(Short exercise):
Replace "batting pad" with "leg guard" in the records, starting at the beginning and stopping after the line that contains "8.70 metres". Return those lines with nothing else changed.

(Stored records):
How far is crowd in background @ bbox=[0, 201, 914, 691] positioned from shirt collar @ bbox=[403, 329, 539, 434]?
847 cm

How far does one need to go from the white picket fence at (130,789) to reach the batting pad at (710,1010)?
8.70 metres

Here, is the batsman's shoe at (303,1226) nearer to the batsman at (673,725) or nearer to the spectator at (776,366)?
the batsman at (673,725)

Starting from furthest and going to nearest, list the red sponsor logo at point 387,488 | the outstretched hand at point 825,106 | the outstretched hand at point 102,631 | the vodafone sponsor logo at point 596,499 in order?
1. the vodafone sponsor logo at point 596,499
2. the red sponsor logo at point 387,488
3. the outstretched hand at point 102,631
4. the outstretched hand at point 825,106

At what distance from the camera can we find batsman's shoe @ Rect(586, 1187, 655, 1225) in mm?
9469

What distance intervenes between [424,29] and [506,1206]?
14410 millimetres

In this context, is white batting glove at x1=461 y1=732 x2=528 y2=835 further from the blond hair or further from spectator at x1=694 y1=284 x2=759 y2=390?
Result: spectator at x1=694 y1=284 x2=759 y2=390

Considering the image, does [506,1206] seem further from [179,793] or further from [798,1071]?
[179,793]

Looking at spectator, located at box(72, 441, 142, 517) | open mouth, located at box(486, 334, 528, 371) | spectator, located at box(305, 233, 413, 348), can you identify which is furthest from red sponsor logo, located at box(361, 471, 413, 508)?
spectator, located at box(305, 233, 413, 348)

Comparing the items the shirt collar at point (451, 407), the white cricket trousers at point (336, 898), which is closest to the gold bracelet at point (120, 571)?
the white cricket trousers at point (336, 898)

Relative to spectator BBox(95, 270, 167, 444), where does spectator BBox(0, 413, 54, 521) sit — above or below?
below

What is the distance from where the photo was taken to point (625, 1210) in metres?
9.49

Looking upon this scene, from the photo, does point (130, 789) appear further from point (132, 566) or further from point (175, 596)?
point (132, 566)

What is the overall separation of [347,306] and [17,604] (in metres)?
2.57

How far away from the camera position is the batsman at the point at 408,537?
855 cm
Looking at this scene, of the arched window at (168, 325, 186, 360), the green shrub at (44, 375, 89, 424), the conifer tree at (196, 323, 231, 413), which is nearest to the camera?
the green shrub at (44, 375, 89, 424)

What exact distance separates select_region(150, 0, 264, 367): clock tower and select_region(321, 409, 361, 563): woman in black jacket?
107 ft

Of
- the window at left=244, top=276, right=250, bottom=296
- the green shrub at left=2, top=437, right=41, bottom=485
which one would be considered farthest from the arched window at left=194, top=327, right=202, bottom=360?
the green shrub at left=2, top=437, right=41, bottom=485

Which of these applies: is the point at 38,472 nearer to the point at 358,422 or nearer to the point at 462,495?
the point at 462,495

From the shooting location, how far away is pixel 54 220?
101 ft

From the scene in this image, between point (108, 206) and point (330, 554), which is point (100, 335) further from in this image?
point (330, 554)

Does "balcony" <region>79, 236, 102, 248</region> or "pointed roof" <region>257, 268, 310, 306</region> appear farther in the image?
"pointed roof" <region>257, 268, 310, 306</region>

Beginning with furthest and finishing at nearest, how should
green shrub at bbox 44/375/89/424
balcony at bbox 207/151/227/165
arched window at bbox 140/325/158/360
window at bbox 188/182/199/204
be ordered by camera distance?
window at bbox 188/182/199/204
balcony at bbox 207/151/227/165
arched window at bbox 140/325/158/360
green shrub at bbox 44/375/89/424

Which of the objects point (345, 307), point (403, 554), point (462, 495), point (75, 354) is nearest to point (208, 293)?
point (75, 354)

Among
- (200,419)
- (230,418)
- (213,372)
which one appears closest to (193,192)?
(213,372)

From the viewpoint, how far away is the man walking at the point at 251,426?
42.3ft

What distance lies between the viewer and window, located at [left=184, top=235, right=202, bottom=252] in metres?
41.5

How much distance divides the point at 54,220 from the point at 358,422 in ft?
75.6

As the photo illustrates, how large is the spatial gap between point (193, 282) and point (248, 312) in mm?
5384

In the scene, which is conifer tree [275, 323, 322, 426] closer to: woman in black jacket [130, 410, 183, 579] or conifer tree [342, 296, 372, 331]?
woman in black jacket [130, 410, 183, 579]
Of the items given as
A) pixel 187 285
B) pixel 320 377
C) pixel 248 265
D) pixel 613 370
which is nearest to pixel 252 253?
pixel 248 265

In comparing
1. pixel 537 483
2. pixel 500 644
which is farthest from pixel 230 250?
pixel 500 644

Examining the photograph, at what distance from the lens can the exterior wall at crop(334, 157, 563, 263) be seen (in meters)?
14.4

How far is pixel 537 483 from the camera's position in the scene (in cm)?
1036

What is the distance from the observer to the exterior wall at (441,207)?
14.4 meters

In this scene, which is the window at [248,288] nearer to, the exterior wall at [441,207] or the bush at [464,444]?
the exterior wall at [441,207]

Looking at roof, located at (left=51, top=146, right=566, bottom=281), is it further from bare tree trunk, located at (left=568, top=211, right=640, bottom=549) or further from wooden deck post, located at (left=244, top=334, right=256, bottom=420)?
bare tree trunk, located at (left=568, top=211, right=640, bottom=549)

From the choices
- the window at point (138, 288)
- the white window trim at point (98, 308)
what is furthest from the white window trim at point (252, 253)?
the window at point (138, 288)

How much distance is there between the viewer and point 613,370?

(Problem solution):
How far is crowd in background @ bbox=[0, 201, 914, 691] positioned from shirt collar @ bbox=[403, 329, 539, 434]?
847 cm

How far does one need to go from the white picket fence at (130,789) to reach the leg guard at (710,1010)?
8.70 metres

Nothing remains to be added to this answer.